CommsMEA: How do you see the job market in 2018 versus 2017? What is going to be the biggest change?
Digitisation is changing how companies approach the process of hiring – it is also disrupting a number of jobs. To tackle this disruption, there is a need to create digital jobs. Based on our research, we see that digital jobs pertaining to science, technology, engineering and mathematics (STEM) and information, communication, and technology (ICT) are increasingly in demand which we are expecting to continue this year. The next wave of digital jobs will be shaped by the “Essential Eight” technologies: blockchain, 3D printing, drones, virtual reality, augmented reality, the Internet of Things, robotics, and artificial intelligence.
CommsMEA: What about salaries - do you see figures going up or staying same or going down?
New digital technologies are expected to disrupt many sectors across GCC such as basic and infrastructure, health and professional services and public administration, forcing companies operating in these sectors to create more digital jobs. Digital jobs are more adaptable in the face of technological disruption, especially those related to emerging technologies in information technology, data analysis, artificial intelligence, nanotechnology, or biotechnology.

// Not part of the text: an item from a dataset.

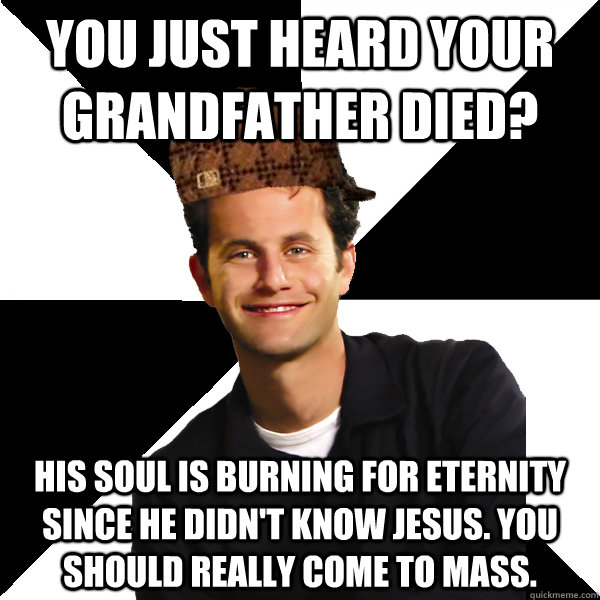 YOU JUST HEARD YOUR GRANDFATHER DIED?

HIS SOUL IS BURNING FOR ETERNITY SINCE HE DIDN'T KNOW JESUS. YOU SHOULD REALLY COME TO MASS.

quickmeme.com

Therefore, jobs in these sectors that involve production, distribution, implementation, or servicing of ICT are expected to be in demand and therefore will also dictate the salaries they generate.

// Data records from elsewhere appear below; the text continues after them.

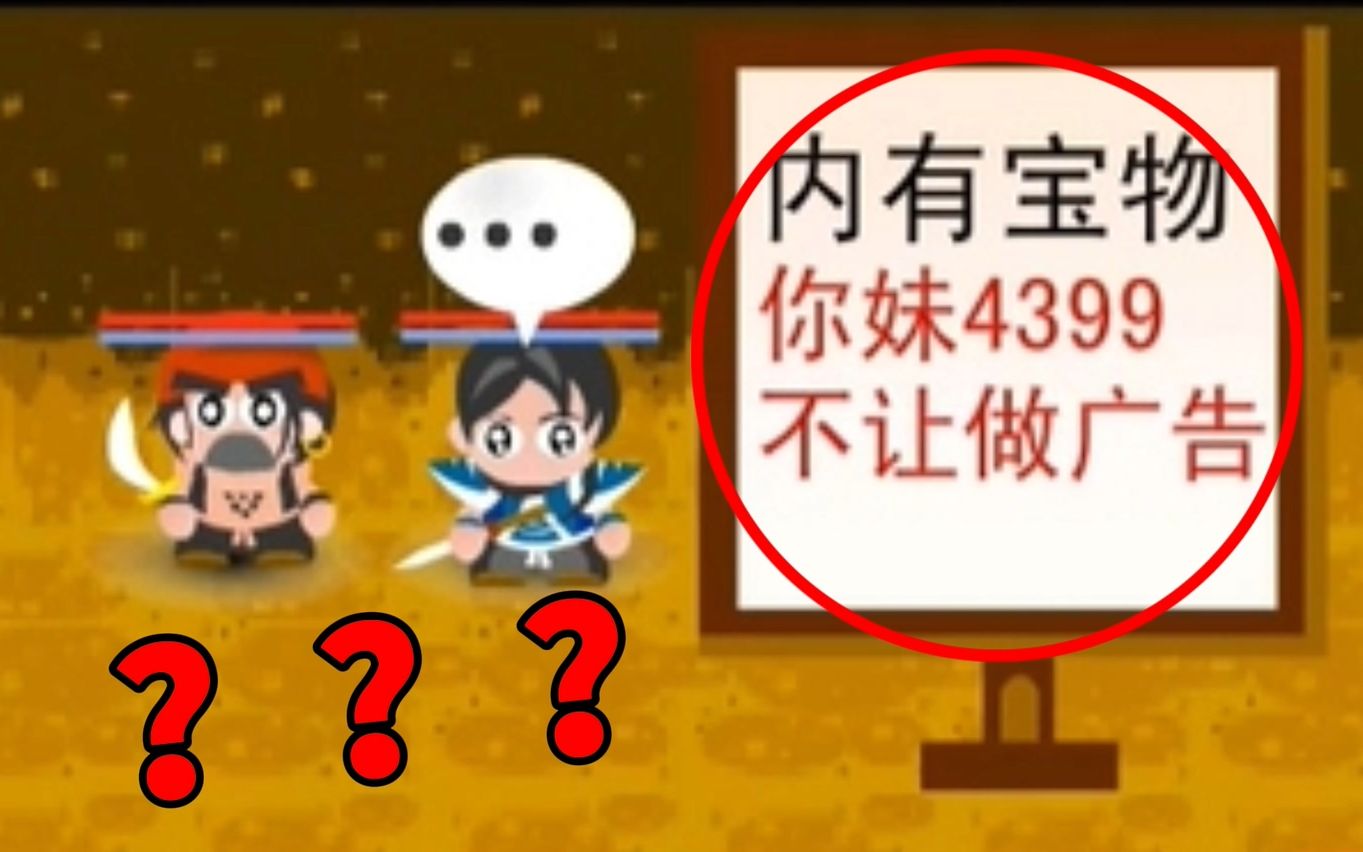 ...

内有宝物
你妹4399
不让做广告

? ? ?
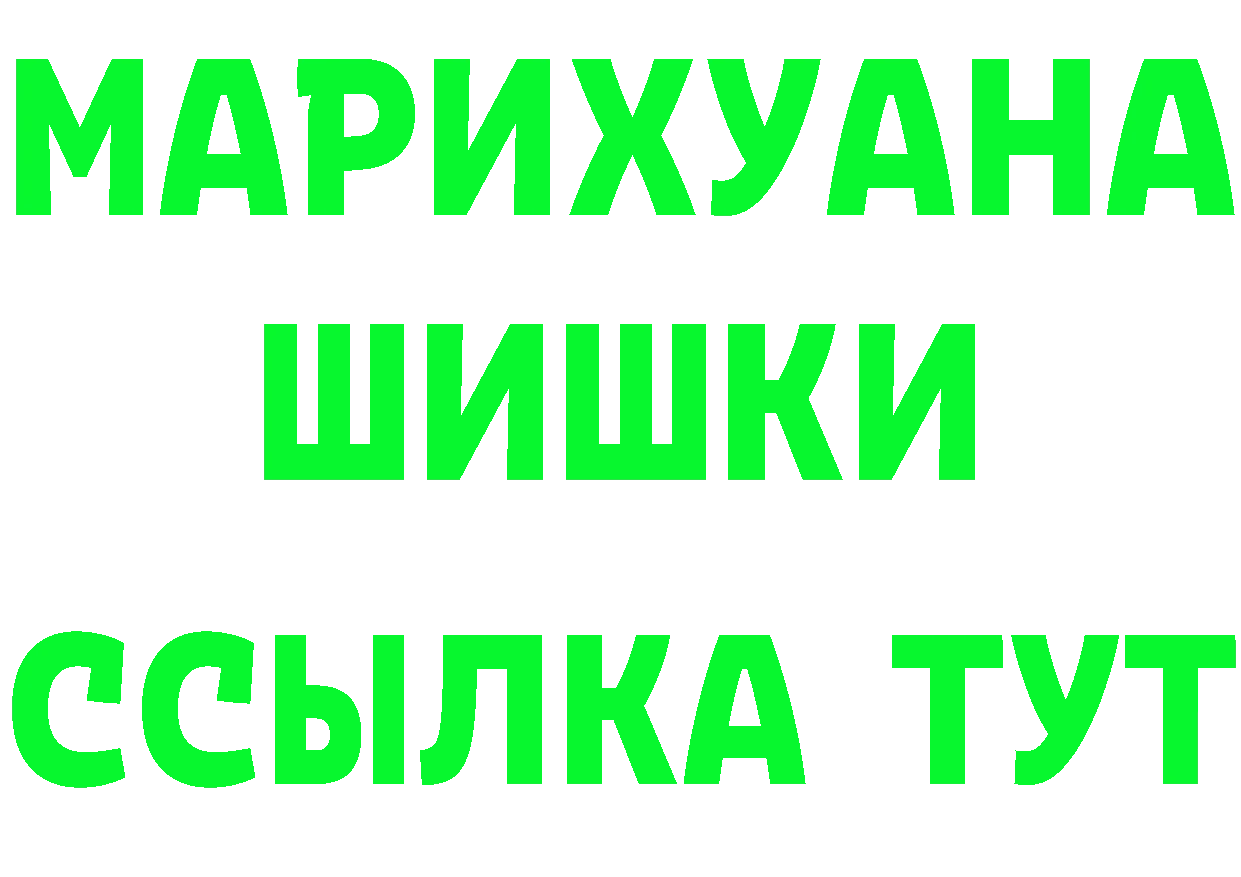 МАРИХУАНА
ШИШКИ
ССЫЛКА ТУТ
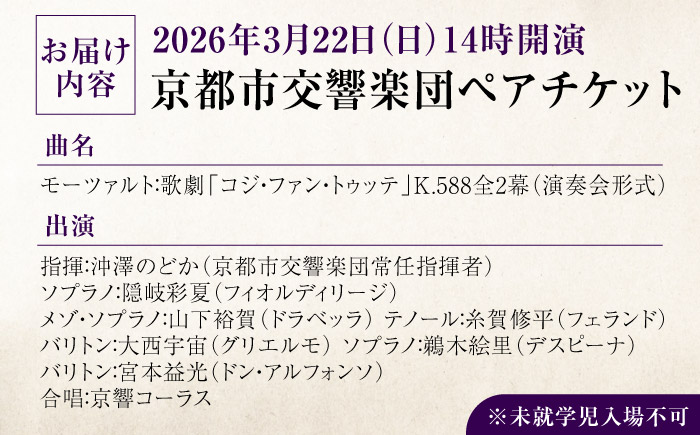 お届け内容

2026年3月22日(日)14時開演
京都市交響楽団ペアチケット

曲名

モーツァルト:歌劇「コジ・ファン・トゥッテ」K.588全2幕(演奏会形式)

出演

指揮:沖澤のどか(京都市交響楽団常任指揮者)
ソプラノ:隠岐彩夏(フィオルディリージ)
メゾ・ソプラノ:山下裕賀(ドラベッラ) テノール:糸賀修平(フェランド)
バリトン:大西宇宙(グリエルモ) ソプラノ:鵜木絵里(デスピーナ)
バリトン:宮本益光(ドン・アルフォンソ)
合唱:京響コーラス

※未就学児入場不可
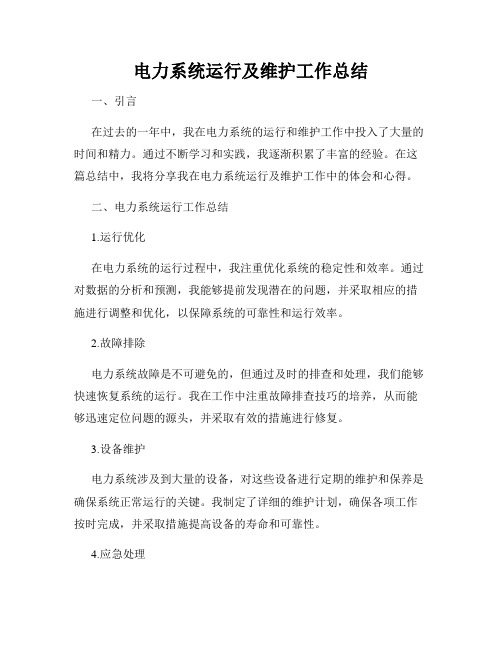 电力系统运行及维护工作总结

一、引言

在过去的一年中，我在电力系统的运行和维护工作中投入了大量的时间和精力。通过不断学习和实践，我逐渐积累了丰富的经验。在这篇总结中，我将分享我在电力系统运行及维护工作中的体会和心得。

二、电力系统运行工作总结

1.运行优化

在电力系统的运行过程中，我注重优化系统的稳定性和效率。通过对数据的分析和预测，我能够提前发现潜在的问题，并采取相应的措施进行调整和优化，以保障系统的可靠性和运行效率。

2.故障排除

电力系统故障是不可避免的，但通过及时的排查和处理，我们能够快速恢复系统的运行。我在工作中注重故障排查技巧的培养，从而能够迅速定位问题的源头，并采取有效的措施进行修复。

3.设备维护

电力系统涉及到大量的设备，对这些设备进行定期的维护和保养是确保系统正常运行的关键。我制定了详细的维护计划，确保各项工作按时完成，并采取措施提高设备的寿命和可靠性。

4.应急处理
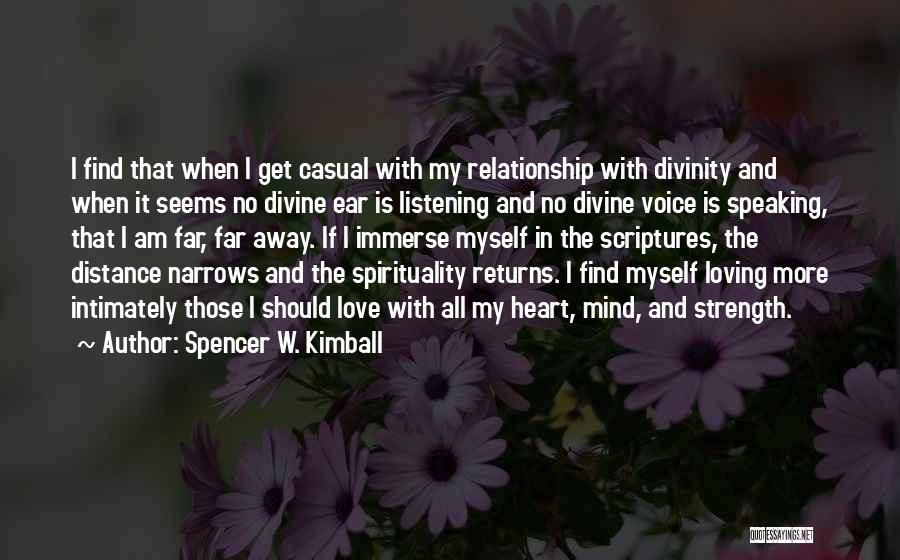 I find that when I get casual with my relationship with divinity and when it seems no divine ear is listening and no divine voice is speaking, that I am far, far away. If I immerse myself in the scriptures, the distance narrows and the spirituality returns. I find myself loving more intimately those I should love with all my heart, mind, and strength.

~ Author: Spencer W. Kimball

QUOTESSAYINGS.NET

CommsMEA: We often hear people saying - “The market isn’t good for jobs now”. What’s the amount of truth in this?
According to a recent report that LinkedIn unveiled along with management consultancy firm Strategy&, there is a big gap when it comes to demand and supply of digital workforce in the GCC. Currently, digital jobs account for only 1.7% of the total GCC workforce, compared to 5.4% of the total EU’s workforce being employed in similar roles. In fact, GCC nationals are mostly employed in sectors at risk of disruption by new digital technologies. Only one of the ten skills that GCC digital professionals cited matched the fastest-growing skills globally on the LinkedIn platform. Although there is a regional trend towards more technical skills, these remain scarce for emerging technologies such as big data and analytics.
CommsMEA: With the changing trends of the industries, do you see specific jobs disappearing from the market and new roles making their appearance? Could you elaborate a bit on that?

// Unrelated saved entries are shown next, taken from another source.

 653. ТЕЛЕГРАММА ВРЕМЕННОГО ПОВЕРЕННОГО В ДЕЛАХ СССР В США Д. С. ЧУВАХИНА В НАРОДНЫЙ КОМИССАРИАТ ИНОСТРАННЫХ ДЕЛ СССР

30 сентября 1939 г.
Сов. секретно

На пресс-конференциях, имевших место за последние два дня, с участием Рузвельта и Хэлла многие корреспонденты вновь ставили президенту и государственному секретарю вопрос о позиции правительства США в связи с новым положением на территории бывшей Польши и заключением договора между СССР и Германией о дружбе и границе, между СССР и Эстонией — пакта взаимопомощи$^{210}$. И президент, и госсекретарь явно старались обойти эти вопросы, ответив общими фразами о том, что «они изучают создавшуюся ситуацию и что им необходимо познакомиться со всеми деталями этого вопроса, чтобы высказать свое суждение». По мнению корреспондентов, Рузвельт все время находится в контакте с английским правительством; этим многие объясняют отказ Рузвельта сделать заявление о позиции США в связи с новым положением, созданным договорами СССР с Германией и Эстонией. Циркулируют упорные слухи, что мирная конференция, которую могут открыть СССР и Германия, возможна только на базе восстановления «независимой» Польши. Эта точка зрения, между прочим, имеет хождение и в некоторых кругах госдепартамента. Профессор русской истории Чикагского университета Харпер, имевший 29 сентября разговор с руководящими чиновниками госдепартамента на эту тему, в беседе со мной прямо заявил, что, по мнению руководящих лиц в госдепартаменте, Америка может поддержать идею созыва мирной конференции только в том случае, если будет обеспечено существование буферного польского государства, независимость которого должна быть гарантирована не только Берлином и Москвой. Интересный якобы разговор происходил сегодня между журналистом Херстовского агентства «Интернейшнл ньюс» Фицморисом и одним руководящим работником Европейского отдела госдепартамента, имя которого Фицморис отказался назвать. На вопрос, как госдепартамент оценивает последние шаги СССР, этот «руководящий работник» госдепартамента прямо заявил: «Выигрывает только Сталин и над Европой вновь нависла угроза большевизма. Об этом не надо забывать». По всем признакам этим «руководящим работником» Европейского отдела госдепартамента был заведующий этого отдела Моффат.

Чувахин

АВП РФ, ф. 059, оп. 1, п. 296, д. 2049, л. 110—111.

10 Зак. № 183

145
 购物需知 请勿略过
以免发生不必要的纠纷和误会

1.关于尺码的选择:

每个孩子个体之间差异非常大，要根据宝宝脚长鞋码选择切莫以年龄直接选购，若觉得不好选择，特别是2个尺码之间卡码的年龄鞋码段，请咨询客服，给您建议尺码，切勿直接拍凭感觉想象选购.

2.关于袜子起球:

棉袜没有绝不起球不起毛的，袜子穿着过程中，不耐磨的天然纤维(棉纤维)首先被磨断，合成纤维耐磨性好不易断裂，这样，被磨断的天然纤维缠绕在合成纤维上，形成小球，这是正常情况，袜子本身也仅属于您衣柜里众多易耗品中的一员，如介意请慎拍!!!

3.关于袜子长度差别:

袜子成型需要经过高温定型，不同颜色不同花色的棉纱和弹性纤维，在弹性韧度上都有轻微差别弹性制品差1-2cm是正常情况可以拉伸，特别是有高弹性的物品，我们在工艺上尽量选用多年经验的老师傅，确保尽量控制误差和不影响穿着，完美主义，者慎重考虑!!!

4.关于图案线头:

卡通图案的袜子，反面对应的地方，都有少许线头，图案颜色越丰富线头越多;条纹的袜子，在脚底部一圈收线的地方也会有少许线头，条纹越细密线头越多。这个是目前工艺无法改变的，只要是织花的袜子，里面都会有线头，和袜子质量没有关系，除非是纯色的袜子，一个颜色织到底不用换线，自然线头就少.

The LinkedIn and Strategy& report revealed that a very high percentage of GCC nationals are now employed in sectors which are at high risk of disruption by new digital technologies. This particularly affects jobs in professional services, public administration, infrastructure and healthcare. While Kuwait shows the most risk with 91% of nationals employed in these sectors, Saudi Arabia stands at 80%.
Digital jobs can adjust to new technological demands than many other jobs. The growth of such jobs will help nationals move from largely administrative jobs in the government sector to higher-value-added roles in industries with future importance.
With the right measures, the GCC can create 1.3 million digital jobs by 2025, of which 700,000 would be in Saudi Arabia.
CommsMEA: How has the process of candidate search, interview and recruitment changed in this market of late?
LinkedIn recently unveiled its annual ‘Global Recruiting Trends 2018’ report which stated that a new age interview process is emerging in MENA to solve the problems with traditional job interviews, as the talent leaders who were surveyed noted the bias problem in traditional style of interviewing.
More than half (58%) of hiring managers felt that interviewing innovations are ‘very’ or ‘extremely’ important to the future of hiring. Hiring managers are slowly opening up to new innovations such as job auditions, soft skills tests, meeting candidates in casual settings, virtual reality assessments and video interviews.
CommsMEA: What are the skills the employers are primarily looking at while recruiting new talent?
According to the most recent skills report where LinkedIn revealed the top skills to watch out for - statistical analysis and data mining, public policy and international relations and algorithm design, topped the list. We expect these skills to remain in demand this year.
Digitisation is changing how companies approach hiring and look at jobs. Skills pertaining to science, technology, engineering and mathematics (STEM) and information, communication, and technology (ICT) in digital-related industries will also be in demand this year, based on LinkedIn research.
CommsMEA: If we look at the telecom sector, are job cuts still on the radar or happening already?
Job cuts or redundancies are completely a company’s prerogative, however what we know is that in the past year and according to LinkedIn’s Industry Talent report for telecommunication industry, UAE has been the second biggest country that has seen employment growth in this sector in the Middle East – a positive growth of 7.6%.
CommsMEA: What kind of talent is most sought after in the telecommunications industry?
LinkedIn’s Industry Talent report for telecommunication industry reveals professionals who have mastered the skills of management, team leadership and business development are the ones most sought after.
CommsMEA: Are there roles which are being let go of and roles which are being created new?
Digital job roles that involve production, distribution, implementation, or servicing of ICT are now gaining attention from recruiters and companies.
CommsMEA: What is driving job switches?
According to LinkedIn data, last year 4% of telecom industry professionals in the UAE changed companies. 61% of them cited excellent compensation and benefits at the new company a reason to make the job switch.